A terceira e mais importante questão é a da adoção sobre a qual temos controlo. Todos nós podemos (e devemos) decidir em que áreas e como estes modelos podem ser adotados e a que tipo de informação podem ter acesso. Na educação, na justiça, na saúde? Não estou a falar de banir o chatGPT das escolas (isso nem sequer faz sentido) mas da importância de ensinar o pensamento crítico a uma geração que irá ter estes modelos a produzir explicações eloquentes com duvidosa precisão factual ou sujeita a enviesamentos (para não falar de desinformação). Ou a ideia de que sistemas como o judicial e de saúde possam ser automatizados com recurso a este tipo de tecnologias. Podemos ter um LLM a escrever uma pronúncia ou uma sentença ou a ajudar um enfermeiro na triagem ou uma médica a estabelecer um diagnóstico ou uma terapêutica? Devemos usar LLMs em processos de investigação onde a quantidade de informação poderia ser analisada rapidamente tirando conclusões sobre documentos, emails, transcrições, etc. Existirá uma enorme pressão (e oportunidade) para introduzir LLMs neste tipo de contextos que merecem a tal moratória porque podem ter consequências imprevisíveis. Finalmente o impacto que estes modelos terão no mercado de trabalho. Aqui confesso que estou muito mais preocupado com a necessidade de reformar o nosso sistema de ensino para promover o pensamento crítico, a agilidade e adaptabilidade a ambientes de incerteza. Elevar a importância de uma formação humanista, para estimular a curiosidade, a criatividade, a interdisciplinaridade em vez da especialização pela memorização e pela repetição. Já agora foram estes os princípios da reforma do modelo de ensino do IST de quer fui coautor em 2019, numa altura em que não tinha acontecido uma pandemia, uma guerra na Europa e o chatGPT só existia nos artigos científicos.

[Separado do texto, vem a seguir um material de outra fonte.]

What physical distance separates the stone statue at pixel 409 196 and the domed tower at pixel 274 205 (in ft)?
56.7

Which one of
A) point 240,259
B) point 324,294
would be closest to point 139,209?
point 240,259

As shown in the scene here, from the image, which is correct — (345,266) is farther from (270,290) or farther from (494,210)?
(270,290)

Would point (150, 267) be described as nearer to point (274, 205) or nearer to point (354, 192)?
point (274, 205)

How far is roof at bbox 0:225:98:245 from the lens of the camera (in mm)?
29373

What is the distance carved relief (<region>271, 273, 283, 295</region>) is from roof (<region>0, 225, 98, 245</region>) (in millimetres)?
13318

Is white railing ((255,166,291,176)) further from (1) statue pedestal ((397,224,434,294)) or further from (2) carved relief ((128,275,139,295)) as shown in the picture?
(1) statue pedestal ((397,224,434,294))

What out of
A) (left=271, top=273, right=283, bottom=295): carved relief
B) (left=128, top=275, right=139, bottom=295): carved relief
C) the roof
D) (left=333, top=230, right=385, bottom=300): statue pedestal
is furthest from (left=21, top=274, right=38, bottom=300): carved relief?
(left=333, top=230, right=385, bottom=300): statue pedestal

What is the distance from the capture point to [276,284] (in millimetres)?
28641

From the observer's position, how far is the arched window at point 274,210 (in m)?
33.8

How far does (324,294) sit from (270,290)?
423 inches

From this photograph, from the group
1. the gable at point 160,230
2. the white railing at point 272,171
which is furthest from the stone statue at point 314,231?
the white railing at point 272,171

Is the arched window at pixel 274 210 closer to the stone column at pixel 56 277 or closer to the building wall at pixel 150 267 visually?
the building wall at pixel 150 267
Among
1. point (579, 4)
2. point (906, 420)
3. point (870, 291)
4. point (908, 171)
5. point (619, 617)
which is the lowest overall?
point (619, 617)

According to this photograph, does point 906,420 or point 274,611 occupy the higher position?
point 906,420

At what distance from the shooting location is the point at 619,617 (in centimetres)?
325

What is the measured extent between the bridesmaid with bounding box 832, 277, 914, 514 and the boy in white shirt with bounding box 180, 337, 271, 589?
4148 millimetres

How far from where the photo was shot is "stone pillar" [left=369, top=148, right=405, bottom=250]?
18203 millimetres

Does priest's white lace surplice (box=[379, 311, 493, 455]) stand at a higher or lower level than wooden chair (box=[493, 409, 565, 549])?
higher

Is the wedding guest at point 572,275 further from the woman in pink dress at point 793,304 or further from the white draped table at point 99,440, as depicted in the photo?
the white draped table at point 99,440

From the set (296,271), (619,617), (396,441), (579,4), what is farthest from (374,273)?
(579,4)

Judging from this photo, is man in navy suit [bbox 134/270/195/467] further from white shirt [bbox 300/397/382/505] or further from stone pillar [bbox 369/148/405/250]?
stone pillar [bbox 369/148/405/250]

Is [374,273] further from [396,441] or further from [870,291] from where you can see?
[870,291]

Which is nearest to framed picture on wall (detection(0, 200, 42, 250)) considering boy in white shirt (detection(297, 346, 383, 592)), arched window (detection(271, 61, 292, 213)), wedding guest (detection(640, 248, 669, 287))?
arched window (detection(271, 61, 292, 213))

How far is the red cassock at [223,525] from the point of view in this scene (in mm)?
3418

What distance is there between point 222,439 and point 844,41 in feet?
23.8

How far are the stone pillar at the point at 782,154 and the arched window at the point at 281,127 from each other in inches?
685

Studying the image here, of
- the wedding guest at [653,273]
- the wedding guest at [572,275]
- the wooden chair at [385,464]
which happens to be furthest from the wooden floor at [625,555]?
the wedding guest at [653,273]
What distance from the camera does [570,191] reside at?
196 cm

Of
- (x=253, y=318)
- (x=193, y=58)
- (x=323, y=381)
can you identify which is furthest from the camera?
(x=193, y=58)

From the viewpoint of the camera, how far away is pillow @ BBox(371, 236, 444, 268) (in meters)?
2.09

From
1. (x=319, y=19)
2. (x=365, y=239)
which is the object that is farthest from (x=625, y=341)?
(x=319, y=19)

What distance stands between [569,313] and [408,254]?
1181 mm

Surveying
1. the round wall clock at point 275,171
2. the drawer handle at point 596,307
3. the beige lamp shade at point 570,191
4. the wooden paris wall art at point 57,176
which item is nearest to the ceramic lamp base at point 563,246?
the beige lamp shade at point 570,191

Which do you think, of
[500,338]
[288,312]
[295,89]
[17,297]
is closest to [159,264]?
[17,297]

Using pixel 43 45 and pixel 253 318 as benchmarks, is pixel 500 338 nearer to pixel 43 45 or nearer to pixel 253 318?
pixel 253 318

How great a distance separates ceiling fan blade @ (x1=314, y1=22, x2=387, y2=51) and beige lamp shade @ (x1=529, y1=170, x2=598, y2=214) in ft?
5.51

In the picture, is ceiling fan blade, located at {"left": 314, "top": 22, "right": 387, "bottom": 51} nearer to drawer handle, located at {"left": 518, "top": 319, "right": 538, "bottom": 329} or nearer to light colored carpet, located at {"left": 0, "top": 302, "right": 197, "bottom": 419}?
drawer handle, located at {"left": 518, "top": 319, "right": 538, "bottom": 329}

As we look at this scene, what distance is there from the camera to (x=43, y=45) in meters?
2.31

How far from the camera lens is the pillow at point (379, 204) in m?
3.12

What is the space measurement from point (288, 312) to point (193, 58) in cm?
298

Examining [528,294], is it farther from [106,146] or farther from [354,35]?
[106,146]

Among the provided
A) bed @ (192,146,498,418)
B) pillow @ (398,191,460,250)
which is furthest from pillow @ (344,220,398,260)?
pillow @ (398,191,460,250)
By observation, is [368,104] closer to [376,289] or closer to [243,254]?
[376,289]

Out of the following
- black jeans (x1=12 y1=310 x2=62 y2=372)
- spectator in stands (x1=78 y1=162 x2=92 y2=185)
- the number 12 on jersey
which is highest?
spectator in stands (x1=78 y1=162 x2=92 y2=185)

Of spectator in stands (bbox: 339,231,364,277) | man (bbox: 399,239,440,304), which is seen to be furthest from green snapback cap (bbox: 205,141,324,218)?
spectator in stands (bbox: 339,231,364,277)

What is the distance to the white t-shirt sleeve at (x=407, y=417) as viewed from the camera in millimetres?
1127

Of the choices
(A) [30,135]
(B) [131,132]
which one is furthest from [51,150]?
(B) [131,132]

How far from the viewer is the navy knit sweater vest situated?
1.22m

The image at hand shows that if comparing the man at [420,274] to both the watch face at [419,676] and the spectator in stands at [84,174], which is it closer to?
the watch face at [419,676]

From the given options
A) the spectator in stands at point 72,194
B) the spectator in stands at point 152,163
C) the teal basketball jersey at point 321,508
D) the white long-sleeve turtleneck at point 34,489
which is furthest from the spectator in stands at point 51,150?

Em conclusão sou naturalmente contra a moratória aos “grandes modelos de linguagem”. Parece-me claramente oportunista e sem qualquer efeito prático a não ser que o objetivo seja criar um mercado baseado no hype-crítico ou hipoteticamente influenciar a competição global onde só vejo vantagem para regimes ditatoriais ou empresas (e empresários) de ética duvidosa. Não se pode parar o vento com as mãos, mas podemos ajustar as velas na direção certa.